Somado ao posicionamento e a sua relevância geopolítica, a postura dissuasória busca concretizar efeitos práticos na região. No campo nuclear, a promessa do cobertor nuclear de Washington objetiva dissuadir agressões contra seus aliados, ao passo que retira destes a necessidade de se engajarem na proliferação nuclear. No campo convencional, a presença militar massiva dos EUA visa a complementar o efeito dissuasório das armas de destruição em massa. Ambos os pilares dessa postura no Indo-Pacífico foram, no entanto, severamente afetados na última década por 1) revisão da estratégia de contenção à China (Administração Obama) e 2) adoção de postura unilateral e revisão da prioridade das alianças e alinhamentos na Europa e Ásia (Administração Trump).

Os presidentes da China, Xi Jinping, e dos EUA, Donald Trump, em encontro em Beijing em 2017 (Foto: Casa Branca)

Estratégia de Biden

Diante desses eventos, outros dois fatores se somam na configuração do ambiente geopolítico que confronta a gestão Biden. O primeiro seria o reconhecimento da erosão da dianteira tecnológica e da superioridade militar dos EUA. Tanto Obama como Trump buscaram mitigar esse efeito, por meio da Third Offset Strategy e de investimentos substantivos em modernização militar, respectivamente. O segundo ponto diz respeito à contenção da China: a despeito das iniciativas anteriores para operacionalizar alguma forma de contenção contra o gigante asiático, esse objetivo não parece ter obtido sucesso. Tais fatores reverberam negativamente na expectativa de dissuasão estendida exatamente em dois pilares para que a dissuasão funcione: credibilidade e capacidade.

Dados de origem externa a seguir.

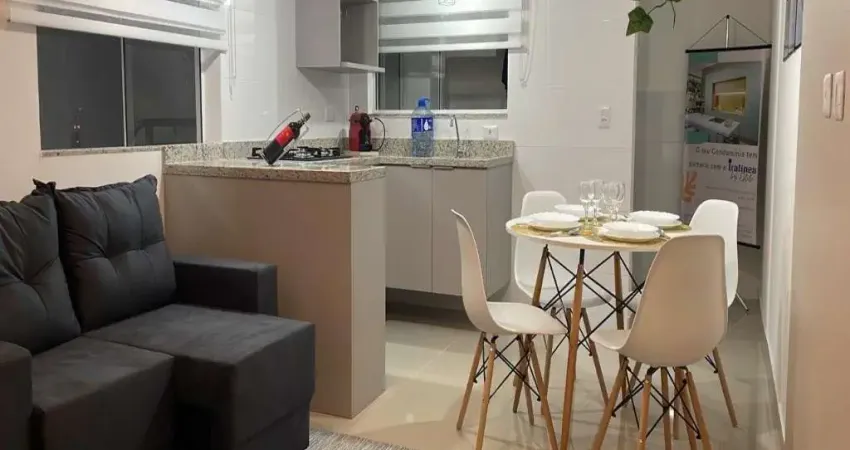 Apartamento a venda 37m² sendo 01 dormitório e 01 banheiro santana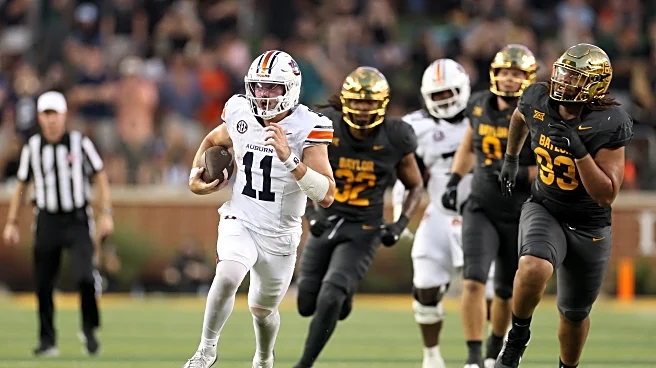 2025 MAC Football Week 2 Game Preview: Ball State Cardinals at Auburn Tigers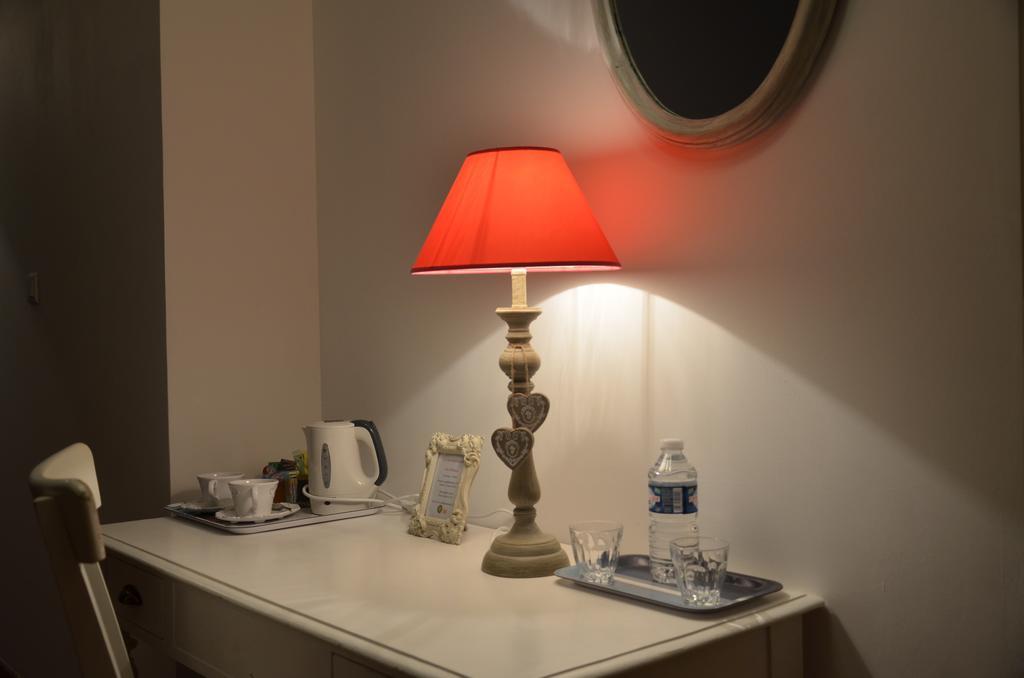 Bed and Breakfast La Closerie Nercillac Номер фото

Nesse sentido, os recentes movimentos da administração Biden apontam para a busca de se restaurar a posição dos EUA como principal provedor de segurança para seus aliados, alicerçado em compromisso político e em capacidades militares para apoiar esse objetivo. Dois exemplos ilustram bem esse intento. Ao autorizar exercícios militares no Mar do Sul da China, a escolha dos meios denota compromisso. Acompanhados de seus respectivos grupos de batalha, os navios-aeródromo “Theodore Roosevelt” e “Nimitz”, sinalizam não apenas a relevância e a mensagem para Pequim, também mobilizam meios tradicionais de projeção de poder em uma área de interesse estratégico para a China.

Na última semana, seguindo o pilar de credibilidade, o presidente Biden reuniu a aliança informal de países do Indo-Pacífico, o Quad. Dialogando com Índia, Coreia do Sul e Japão, a administração atual transparece um renovado compromisso de trazer os Estados Unidos de volta ao jogo geopolítico na região. Embora o governo Biden tenha sido recém-inaugurado, espectadores atentos podem estar começando a assistir à retomada de uma postura estratégica mais próxima daquela da época do embate multidimensional contra a União Soviética — ainda que em um contexto marcado pela busca de manutenção de sua primazia. E, nesse jogo, a distribuição de poder global desempenha papel fundamental para os objetivos de longo prazo dos EUA.